» READING TEXT:
--- BEGIN ---
This simple process will help you have an abundance of great ideas. Not just any ideas though — meaningful ideas that can powerfully and measurably change the world in a positive direction.
Everyone is hunting for their next “big idea.” Or maybe clinging to one, worried someone else will “steal their idea.”
But ideas are abundant. Ideas are free. As Jesse Schell, author of The Art of Game Design says,
“Ideas are not like fine china, ideas are like paper cups — they are cheap to manufacture, and when one has holes in it, go get another one.”
Seven years ago I had a crisis. I hated the startup that I had spent the last five grueling years building. I couldn’t do it anymore. I had to dig deeper within myself to find a project, cause, or idea I could fall in love with — a thing that would make the meaningful change and contribution to the world that I had invested my life in pursuing happen. From within the trenches of digging for my next big thing, I practiced this one process I’m about to share — and then the magic started to shine out from within my tangled mind.
--- END ---
» PROBLEMS AND TASKS:
• 1. Copy out the passage on ideas word for word, starting at the words "But ideas are" and stopping after "my tangled mind.".
• 2. In the passage on ideas, what three things did the writer dig within themselves to find after the crisis?
• 3. According to the passage on ideas, how many years had the writer spent building the startup they came to hate?
Work only from the passage on ideas.

» STORED RECORDS:
--- BEGIN ---
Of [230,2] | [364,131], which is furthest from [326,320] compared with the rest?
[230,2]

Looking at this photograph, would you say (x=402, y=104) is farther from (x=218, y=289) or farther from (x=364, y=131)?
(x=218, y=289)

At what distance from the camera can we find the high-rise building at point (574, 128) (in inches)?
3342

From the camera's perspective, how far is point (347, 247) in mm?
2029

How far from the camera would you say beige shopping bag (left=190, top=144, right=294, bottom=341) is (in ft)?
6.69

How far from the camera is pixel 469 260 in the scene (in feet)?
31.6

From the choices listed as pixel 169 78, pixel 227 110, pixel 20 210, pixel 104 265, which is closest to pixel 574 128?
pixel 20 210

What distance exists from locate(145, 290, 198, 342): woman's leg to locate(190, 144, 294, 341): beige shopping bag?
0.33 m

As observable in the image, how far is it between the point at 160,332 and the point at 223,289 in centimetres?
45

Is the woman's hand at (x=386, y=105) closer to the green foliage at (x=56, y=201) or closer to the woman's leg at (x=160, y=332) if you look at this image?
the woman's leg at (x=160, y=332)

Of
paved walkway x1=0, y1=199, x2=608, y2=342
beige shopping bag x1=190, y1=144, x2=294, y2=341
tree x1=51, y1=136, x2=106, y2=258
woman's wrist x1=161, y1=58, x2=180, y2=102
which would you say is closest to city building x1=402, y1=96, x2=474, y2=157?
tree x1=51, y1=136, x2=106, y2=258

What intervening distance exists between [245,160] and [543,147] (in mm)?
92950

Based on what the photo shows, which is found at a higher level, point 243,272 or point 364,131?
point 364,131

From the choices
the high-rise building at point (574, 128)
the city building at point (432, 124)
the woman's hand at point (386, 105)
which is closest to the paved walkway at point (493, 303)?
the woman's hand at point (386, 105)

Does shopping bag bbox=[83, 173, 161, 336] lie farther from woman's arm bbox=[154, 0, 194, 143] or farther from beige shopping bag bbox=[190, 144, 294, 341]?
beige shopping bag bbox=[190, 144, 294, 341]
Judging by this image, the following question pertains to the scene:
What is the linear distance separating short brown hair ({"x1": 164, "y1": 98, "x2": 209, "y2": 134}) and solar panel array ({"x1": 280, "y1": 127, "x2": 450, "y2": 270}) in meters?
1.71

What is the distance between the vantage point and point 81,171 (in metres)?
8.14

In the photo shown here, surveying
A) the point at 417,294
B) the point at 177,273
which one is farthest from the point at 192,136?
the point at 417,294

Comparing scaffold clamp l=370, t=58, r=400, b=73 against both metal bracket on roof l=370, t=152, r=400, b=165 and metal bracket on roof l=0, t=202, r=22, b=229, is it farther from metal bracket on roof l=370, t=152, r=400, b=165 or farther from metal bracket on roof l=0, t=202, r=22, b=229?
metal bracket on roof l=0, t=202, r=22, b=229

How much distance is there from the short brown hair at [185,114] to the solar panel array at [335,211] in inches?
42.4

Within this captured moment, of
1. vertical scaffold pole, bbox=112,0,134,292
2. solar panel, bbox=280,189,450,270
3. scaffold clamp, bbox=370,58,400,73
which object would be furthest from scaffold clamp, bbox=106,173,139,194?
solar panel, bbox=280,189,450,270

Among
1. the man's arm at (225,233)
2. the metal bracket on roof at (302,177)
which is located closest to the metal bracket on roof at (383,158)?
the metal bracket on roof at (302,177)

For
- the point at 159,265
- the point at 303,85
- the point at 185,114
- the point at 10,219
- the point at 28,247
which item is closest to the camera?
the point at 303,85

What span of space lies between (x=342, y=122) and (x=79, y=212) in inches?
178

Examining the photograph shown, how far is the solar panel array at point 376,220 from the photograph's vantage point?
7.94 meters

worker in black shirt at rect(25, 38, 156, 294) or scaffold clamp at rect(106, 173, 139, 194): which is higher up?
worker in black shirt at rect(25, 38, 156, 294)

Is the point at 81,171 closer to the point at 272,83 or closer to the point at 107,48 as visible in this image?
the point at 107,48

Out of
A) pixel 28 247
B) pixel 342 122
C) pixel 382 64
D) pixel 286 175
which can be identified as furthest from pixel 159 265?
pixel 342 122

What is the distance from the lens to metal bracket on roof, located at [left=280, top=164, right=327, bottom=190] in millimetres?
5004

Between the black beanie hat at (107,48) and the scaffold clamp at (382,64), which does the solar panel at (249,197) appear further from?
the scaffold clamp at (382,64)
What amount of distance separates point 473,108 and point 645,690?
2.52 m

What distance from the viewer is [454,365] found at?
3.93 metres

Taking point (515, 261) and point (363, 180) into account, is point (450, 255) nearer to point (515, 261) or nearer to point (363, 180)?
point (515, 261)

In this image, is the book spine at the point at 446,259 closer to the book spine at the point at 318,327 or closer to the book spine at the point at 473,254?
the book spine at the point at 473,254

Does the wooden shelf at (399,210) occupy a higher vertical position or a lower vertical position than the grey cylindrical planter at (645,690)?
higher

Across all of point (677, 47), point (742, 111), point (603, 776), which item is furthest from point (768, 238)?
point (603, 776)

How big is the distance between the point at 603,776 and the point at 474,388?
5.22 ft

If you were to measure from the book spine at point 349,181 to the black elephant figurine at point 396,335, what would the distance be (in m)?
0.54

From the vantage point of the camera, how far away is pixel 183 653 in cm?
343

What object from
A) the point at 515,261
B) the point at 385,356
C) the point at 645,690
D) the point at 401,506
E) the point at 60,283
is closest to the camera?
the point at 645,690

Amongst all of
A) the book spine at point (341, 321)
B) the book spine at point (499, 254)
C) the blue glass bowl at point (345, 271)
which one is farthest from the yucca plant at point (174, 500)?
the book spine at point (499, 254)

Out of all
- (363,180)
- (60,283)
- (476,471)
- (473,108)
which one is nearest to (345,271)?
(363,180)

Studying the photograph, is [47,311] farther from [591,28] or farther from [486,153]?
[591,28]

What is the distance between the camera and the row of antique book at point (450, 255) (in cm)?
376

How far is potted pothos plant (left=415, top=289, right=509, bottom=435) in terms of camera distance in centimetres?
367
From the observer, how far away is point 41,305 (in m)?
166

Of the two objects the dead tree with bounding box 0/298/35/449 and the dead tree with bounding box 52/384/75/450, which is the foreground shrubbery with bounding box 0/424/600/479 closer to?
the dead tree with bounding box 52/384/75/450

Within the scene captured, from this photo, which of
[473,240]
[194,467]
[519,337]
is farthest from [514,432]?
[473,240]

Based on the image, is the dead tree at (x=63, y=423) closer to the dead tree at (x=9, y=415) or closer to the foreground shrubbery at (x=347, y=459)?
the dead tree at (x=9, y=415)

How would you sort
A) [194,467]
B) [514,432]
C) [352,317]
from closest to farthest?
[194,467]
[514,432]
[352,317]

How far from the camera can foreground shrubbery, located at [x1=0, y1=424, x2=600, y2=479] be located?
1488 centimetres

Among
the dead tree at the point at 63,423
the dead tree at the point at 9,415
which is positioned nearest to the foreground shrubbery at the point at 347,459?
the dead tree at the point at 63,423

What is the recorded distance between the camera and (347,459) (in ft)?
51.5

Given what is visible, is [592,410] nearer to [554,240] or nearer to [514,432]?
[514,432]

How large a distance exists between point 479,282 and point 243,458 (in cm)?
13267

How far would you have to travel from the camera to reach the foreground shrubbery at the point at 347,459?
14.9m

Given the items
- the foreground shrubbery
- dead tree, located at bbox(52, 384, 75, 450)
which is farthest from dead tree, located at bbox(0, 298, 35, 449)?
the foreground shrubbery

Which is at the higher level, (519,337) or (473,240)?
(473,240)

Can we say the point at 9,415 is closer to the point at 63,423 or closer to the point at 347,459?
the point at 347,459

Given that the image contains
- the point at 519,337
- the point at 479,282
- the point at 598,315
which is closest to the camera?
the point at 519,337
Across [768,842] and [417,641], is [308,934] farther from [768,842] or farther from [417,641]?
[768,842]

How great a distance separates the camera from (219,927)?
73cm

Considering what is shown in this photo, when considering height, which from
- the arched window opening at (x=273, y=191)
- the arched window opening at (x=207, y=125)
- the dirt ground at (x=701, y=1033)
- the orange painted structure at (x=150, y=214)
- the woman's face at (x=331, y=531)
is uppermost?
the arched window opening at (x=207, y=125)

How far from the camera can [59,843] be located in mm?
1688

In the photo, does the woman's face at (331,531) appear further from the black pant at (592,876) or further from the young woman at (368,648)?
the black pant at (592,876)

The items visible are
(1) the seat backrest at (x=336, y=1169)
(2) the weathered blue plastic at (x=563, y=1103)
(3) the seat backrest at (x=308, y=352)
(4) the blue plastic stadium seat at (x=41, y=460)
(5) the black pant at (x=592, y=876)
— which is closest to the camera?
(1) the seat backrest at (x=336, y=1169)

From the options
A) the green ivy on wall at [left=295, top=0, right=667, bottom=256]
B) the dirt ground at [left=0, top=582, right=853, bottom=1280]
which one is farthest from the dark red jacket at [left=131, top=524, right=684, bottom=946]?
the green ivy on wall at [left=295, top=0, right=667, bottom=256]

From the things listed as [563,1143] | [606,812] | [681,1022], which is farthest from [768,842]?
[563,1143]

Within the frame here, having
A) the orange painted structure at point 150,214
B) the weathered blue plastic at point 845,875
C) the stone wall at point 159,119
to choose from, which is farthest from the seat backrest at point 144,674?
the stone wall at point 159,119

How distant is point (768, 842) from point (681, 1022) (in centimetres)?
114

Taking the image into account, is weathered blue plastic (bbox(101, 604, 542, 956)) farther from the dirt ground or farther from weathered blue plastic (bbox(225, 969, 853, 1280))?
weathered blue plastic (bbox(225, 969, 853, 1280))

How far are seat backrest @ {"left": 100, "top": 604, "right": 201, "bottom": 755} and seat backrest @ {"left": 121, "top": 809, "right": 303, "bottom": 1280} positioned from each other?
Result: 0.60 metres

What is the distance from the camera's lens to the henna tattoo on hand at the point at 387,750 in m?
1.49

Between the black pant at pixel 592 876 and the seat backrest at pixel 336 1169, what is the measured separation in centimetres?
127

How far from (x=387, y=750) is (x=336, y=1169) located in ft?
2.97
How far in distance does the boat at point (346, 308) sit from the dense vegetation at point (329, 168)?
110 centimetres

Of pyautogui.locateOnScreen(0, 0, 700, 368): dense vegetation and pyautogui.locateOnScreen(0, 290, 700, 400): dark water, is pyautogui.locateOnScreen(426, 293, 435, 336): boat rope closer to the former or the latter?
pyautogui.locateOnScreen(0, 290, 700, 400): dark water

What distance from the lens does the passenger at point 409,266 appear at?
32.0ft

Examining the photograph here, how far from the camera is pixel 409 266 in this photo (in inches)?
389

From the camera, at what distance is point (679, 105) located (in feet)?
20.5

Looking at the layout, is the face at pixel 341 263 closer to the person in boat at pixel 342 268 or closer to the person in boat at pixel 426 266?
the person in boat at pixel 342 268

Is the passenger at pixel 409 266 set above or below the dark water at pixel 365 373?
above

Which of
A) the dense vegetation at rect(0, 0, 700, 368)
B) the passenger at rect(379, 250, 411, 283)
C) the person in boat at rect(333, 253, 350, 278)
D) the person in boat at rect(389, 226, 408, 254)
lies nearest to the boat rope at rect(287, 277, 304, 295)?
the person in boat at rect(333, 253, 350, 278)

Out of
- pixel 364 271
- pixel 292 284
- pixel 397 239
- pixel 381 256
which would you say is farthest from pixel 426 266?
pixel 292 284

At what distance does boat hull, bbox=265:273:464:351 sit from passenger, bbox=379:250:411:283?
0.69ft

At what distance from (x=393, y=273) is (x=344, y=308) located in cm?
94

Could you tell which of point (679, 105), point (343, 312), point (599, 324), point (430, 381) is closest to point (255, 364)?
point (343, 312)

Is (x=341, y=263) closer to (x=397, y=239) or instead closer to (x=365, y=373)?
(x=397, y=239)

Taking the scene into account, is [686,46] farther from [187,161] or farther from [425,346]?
--- END ---
» SOLUTIONS IN ORDER:
• 1.
But ideas are abundant. Ideas are free. As Jesse Schell, author of The Art of Game Design says,
“Ideas are not like fine china, ideas are like paper cups — they are cheap to manufacture, and when one has holes in it, go get another one.”
Seven years ago I had a crisis. I hated the startup that I had spent the last five grueling years building. I couldn’t do it anymore. I had to dig deeper within myself to find a project, cause, or idea I could fall in love with — a thing that would make the meaningful change and contribution to the world that I had invested my life in pursuing happen. From within the trenches of digging for my next big thing, I practiced this one process I’m about to share — and then the magic started to shine out from within my tangled mind.

• 2. A project, a cause, and an idea.

• 3. Five years.